As a self taught artist, I would say that I’ve experimented with a lot of paint.  Watercolor, oil, gouache- but I always come back to acrylic.  There’s so much to love about acrylic paint- how different brands react so differently to certain techniques, the fact that it dries fairly quickly, and especially how it reacts to water.  My spray bottle is one of the most used tools in my studio because of how often I use water and paint to create acrylic backgrounds for my mixed media paintings.  I have 3 paintings to show you, and I’ll outline how I created the backgrounds for each one.

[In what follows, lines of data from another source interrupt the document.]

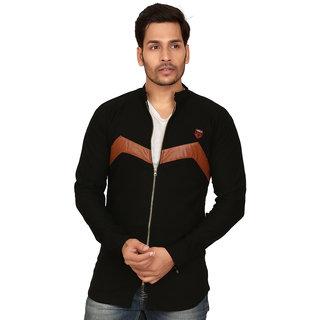 Abc Garments Black Casual Full Zip Shirts For Mens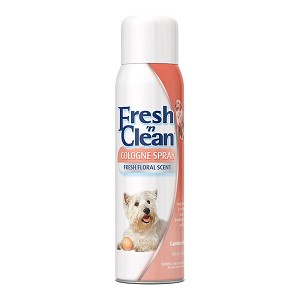 Fresh `n Clean Cologne Spray, 12 oz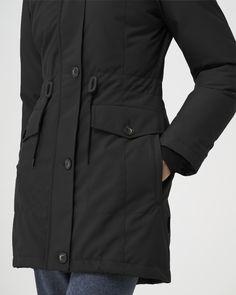 White Ducks, Duck Down, Winter Jackets Women, Fur Trim, Quartz, Coat, Collection, Fashion, Jackets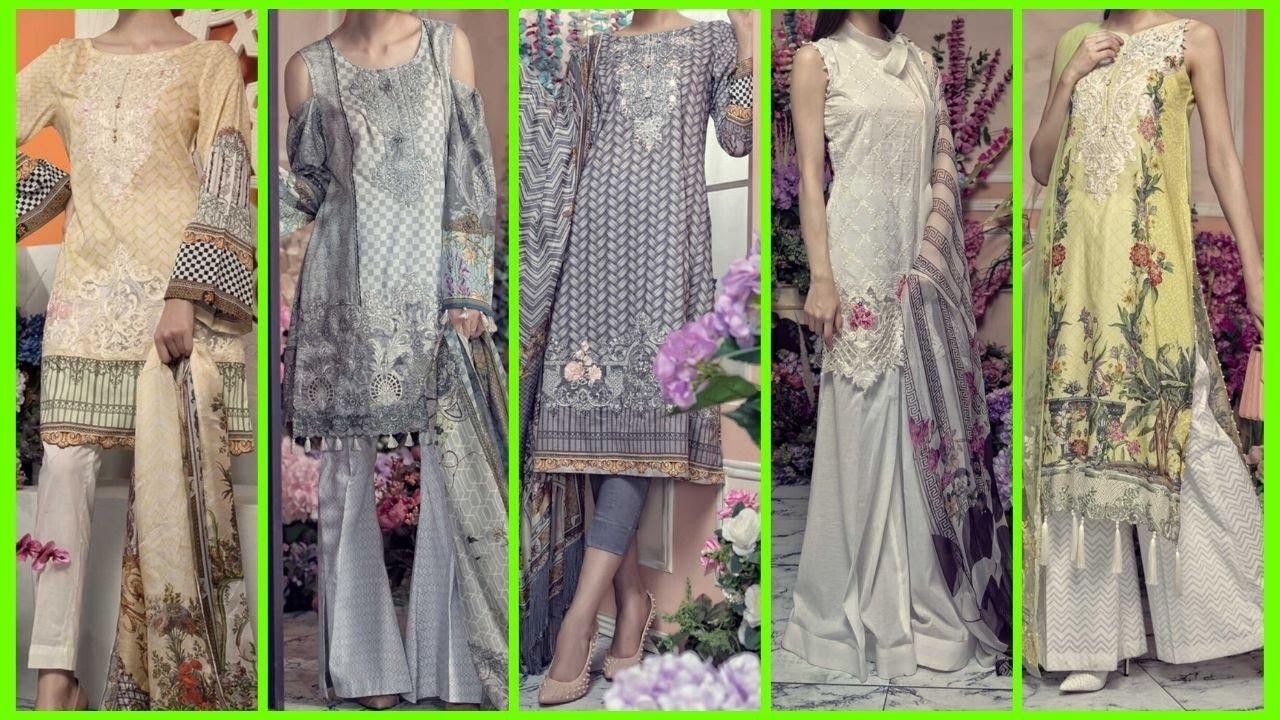 Latest Pakistani Dress Designs For Ladies Pakistani Dressing Style New Girls Dress Design 2020 Youtube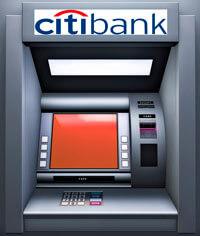 Банкоматы Ситибанка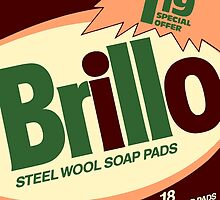 Brillo Box Package Colored 4 - Andy Warhol Inspired by peterpotamus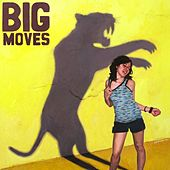 Play & Download In The Beginning by Big Moves | Napster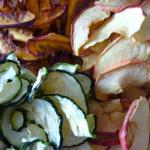 Fruits et légumes séchés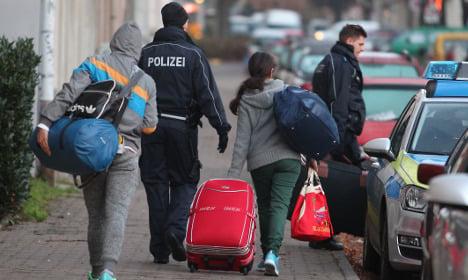 Germany should deport sick refugees: Merkel party mate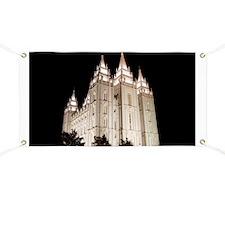 Salt Lake Temple Lit Up at Night Banner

Texture paste and quilled paper pieces on an acrylic background

Magnetism- For this piece, I began with a dry canvas.  I used red paint on one corner, orange on the other.  I brushed the paint closer to the center without the two colors touching, and then used my spray bottle over the entire canvas.  The water is what brought the two colors together in the center of the canvas, and I tilted the canvas a little each way until I was satisfied with how the colors were blending.  If you start with a dry canvas, it may take some extra effort to get rid of any brushstrokes, which may or may not be a concern for you.  I don’t usually like to see my brushstrokes, so I’ll continue working until the water has blended the paint smoothly into the canvas.  One tip- this brand of acrylic paint is Liquitex Basics, which was an essential factor in achieving the lightning type blending you see here.  Other brands do not react the same way, which I find incredibly fascinating.

Close up of the point of blending colors orange and red

True North, mixed media painting with an acrylic background

True North- With this piece, I misted the canvas slightly before I began.  As you can see below, I used greater concentrations of paint in certain areas and worked until, once again, all the brushstrokes have disappeared.  I added some splatters of white and blue paint to add more color, which react with the water to blend slightly with the paint around it.  Super cool!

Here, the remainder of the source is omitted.